隣で膝に猫を乗せたソウル先輩が笑いながら突っ込んでくる。大げさに見えるほど美味いこの組み合わせが悪い。

「先輩も試してみてくださいよ!超美味しいですから!」

「いや〜俺はいいや、ねこちゃんがいるから。」

そういいながら猫の頭を撫でるソウル先輩はとても幸せそうで表情はとろけきっている。猫もソウル先輩の膝で欠伸をしている。

 空がオレンジから紺色に変わっていく頃、そろそろ行くかぁ〜と立ち上がったとき、池からハナコが出てくる。

「ハナコじゃん。」

「あっ、ウェナトリアさんソウルさん!今からですか?」

「そうだよ〜ネコちゃんバイバイ」

ハナコの問に答えながらソウル先輩は膝の上にいた猫の背中にさよならをする。

「今から幻のモンスターに会いに行くんだ。」

「幻のモンスター?」

「そう、滅多に出会えないモンスターがU地区で目撃情報が上がっててさ。今から探しに行くんだ〜」

「U地区・・・」

ハナコの顔はあからさまに強張る。U地区は上級者向けであり、一番立ち入り禁止地区に近いため、ほとんどの職員は近付かない。ハナコもそれをどこかで聞いたのだろう、嫌そうな顔をしている。

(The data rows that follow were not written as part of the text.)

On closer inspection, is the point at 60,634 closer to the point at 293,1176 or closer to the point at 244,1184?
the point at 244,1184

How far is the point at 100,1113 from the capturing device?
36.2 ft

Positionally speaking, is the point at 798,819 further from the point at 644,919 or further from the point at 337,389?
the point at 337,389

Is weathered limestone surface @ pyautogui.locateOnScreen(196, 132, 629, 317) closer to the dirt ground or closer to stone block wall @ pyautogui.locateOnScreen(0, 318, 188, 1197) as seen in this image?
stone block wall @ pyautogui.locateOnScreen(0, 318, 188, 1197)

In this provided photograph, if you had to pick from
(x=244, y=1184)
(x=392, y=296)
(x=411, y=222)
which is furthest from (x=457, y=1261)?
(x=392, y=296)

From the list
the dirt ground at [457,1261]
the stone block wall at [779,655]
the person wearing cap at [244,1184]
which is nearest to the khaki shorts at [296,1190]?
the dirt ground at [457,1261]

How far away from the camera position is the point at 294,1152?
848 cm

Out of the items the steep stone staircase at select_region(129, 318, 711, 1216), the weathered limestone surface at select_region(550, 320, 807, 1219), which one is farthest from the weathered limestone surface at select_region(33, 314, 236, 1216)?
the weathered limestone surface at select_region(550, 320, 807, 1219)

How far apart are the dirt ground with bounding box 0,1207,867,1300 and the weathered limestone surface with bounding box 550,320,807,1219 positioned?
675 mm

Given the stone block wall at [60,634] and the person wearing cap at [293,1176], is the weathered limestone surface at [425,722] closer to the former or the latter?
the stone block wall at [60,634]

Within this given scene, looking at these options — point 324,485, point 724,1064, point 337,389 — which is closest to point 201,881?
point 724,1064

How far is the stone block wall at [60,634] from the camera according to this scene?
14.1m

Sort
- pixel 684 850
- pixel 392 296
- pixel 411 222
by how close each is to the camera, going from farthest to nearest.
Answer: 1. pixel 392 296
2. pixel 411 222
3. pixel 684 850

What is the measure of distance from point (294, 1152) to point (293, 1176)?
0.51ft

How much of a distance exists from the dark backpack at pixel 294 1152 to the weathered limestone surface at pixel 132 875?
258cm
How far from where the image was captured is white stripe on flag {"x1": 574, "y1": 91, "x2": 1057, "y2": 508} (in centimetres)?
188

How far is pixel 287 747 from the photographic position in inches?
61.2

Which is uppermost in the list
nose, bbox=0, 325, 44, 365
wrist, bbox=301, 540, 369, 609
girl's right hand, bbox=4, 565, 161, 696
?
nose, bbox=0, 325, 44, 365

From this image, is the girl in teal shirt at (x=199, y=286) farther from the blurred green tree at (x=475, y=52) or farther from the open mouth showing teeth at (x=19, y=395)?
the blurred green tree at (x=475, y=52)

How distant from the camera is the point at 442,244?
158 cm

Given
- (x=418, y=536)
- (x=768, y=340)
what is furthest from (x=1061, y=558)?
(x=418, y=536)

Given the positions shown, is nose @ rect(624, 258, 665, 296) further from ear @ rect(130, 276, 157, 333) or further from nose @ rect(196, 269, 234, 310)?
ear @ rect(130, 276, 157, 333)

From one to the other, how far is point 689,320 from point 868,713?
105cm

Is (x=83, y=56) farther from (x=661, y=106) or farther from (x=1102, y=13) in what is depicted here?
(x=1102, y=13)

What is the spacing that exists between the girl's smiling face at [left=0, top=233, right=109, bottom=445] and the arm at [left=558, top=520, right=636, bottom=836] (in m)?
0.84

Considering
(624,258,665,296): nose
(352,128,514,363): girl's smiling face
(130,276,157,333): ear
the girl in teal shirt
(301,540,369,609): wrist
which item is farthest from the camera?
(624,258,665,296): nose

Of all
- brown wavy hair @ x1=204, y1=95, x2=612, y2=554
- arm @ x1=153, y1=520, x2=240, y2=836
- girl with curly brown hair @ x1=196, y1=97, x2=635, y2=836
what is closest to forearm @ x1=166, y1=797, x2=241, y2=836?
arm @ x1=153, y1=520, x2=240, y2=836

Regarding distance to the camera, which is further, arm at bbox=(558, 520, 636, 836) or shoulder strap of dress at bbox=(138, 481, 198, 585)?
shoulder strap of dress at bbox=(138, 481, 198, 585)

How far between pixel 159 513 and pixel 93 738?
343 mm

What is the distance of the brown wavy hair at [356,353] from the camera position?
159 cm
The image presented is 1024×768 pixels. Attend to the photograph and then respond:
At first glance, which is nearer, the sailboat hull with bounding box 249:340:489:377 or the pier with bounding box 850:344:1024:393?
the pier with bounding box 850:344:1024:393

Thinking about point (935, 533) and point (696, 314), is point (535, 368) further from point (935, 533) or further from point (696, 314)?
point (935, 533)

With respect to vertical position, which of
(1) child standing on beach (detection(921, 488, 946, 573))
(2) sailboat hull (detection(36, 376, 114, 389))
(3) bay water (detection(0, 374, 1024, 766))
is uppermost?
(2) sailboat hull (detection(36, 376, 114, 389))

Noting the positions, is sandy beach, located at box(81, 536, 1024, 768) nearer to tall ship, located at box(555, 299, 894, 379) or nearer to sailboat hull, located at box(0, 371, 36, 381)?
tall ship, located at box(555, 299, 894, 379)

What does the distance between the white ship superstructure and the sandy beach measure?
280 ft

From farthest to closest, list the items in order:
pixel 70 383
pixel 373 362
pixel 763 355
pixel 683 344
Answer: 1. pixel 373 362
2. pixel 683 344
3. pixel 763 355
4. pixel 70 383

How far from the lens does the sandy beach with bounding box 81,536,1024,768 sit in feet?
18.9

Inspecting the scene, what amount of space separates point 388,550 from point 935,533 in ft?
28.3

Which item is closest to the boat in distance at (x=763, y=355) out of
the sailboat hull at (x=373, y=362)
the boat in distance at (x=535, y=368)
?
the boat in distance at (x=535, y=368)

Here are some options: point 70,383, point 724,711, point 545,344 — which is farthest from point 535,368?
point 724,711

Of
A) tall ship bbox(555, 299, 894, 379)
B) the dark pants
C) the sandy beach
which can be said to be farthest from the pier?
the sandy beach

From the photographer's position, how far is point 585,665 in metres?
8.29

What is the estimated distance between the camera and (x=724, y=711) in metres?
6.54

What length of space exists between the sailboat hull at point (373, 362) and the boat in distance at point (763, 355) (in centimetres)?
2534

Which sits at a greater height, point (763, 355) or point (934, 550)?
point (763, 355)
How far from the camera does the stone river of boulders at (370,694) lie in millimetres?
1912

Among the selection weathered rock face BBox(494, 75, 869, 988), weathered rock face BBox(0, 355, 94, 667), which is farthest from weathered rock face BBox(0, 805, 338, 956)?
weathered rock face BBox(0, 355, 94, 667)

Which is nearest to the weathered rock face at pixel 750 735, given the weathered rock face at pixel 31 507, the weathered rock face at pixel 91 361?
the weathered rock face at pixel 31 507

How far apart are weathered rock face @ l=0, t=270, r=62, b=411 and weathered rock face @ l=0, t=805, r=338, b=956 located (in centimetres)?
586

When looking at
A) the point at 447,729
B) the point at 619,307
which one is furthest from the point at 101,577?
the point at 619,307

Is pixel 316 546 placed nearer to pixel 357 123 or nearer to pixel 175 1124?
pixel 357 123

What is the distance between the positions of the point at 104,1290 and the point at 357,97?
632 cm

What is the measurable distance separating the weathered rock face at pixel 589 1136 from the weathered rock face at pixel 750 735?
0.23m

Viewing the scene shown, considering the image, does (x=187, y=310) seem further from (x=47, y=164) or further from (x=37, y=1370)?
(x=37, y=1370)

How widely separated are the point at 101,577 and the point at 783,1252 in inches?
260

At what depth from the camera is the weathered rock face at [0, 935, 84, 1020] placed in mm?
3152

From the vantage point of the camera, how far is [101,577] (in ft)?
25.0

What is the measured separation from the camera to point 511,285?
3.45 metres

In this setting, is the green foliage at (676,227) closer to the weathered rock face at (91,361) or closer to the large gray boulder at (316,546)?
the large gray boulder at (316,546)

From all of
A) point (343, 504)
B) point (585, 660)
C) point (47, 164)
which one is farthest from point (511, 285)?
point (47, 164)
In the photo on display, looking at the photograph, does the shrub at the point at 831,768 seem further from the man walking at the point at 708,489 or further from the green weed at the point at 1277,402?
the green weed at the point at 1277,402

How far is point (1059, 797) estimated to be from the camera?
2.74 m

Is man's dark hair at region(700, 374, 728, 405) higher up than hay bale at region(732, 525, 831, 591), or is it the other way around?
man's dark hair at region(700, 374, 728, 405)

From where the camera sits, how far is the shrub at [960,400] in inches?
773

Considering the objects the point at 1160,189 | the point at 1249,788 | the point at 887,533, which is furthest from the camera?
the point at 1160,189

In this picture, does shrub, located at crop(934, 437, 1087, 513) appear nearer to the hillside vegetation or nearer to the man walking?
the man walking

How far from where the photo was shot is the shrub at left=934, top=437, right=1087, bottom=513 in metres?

「先輩、幻のモンスターは今回見逃したら次はいつになりますか?」

「うーんだいたい十年後くらいかな〜」

「十年後!?」

ハナコはびっくりしすぎて池に落ちそうになる。まぁ、確かに十年は長い。死にやすいこの職業は長く生きても五、六年と言われている。運がいいか、強ければ師匠のように長生きもできるがそんなことほとんどない。

「今回逃したらハナコ、一生見れないよ〜」

「うぅ・・・気になるけど・・・でも、ディープレベルのモンスターの造形でしょう・・・?」

「いや、あれはほんとに見ないとダメ。前に1回だけ師匠に見せてもらったけれどほんとに可愛かった。写真でも可愛かったから、実物は絶対もっと可愛い。断言出来る。」

早口でまくし立てるように先輩がハナコに話す。そう、それは好きなものを布教する時のヲタクのようだ。

「そ、そんなになんですか・・・?」

「まぁ、猫好きは見た方がいいかな。どうする?ついてくる?」

そう問いかけると、ハナコはこくこくと頷いた。

「よーし、じゃ行きますか。付いてきてね。」

そう言って池に飛び込んだ。

 誰もいないU地区を三人で歩く。うーんと悩みながら歩いているハナコの横でソウル先輩はウッキウキで目を輝かせながら幻のモンスターを探している。

「まだ疑ってんの?」

「ちょっと信じられませんね・・・ディープレベルに可愛いのがいるってことが・・・」

「ま、そうだよね〜」

「見たらきっとわかるさ!あの子たちの可愛さがね!」

ウッキウキで語るソウル先輩。ハナコは若干引いてる。それはまぁ仕方ないことなんだが・・・ソウル先輩は動物、特に猫が好きで身につけているものを猫で統一するほどの猫狂いだ。ソウル先輩は師匠に一度写真を見せられただけで幻のモンスターに魅了され、今日久々に会えるかもしれないとウキウキしているのだ。

「なんで今日逃したら十年後なの?」

ハナコが不思議そうに聞いてくる。ハナコの隣でソウル先輩がいつもは見せない心からの笑顔で目を光らせている。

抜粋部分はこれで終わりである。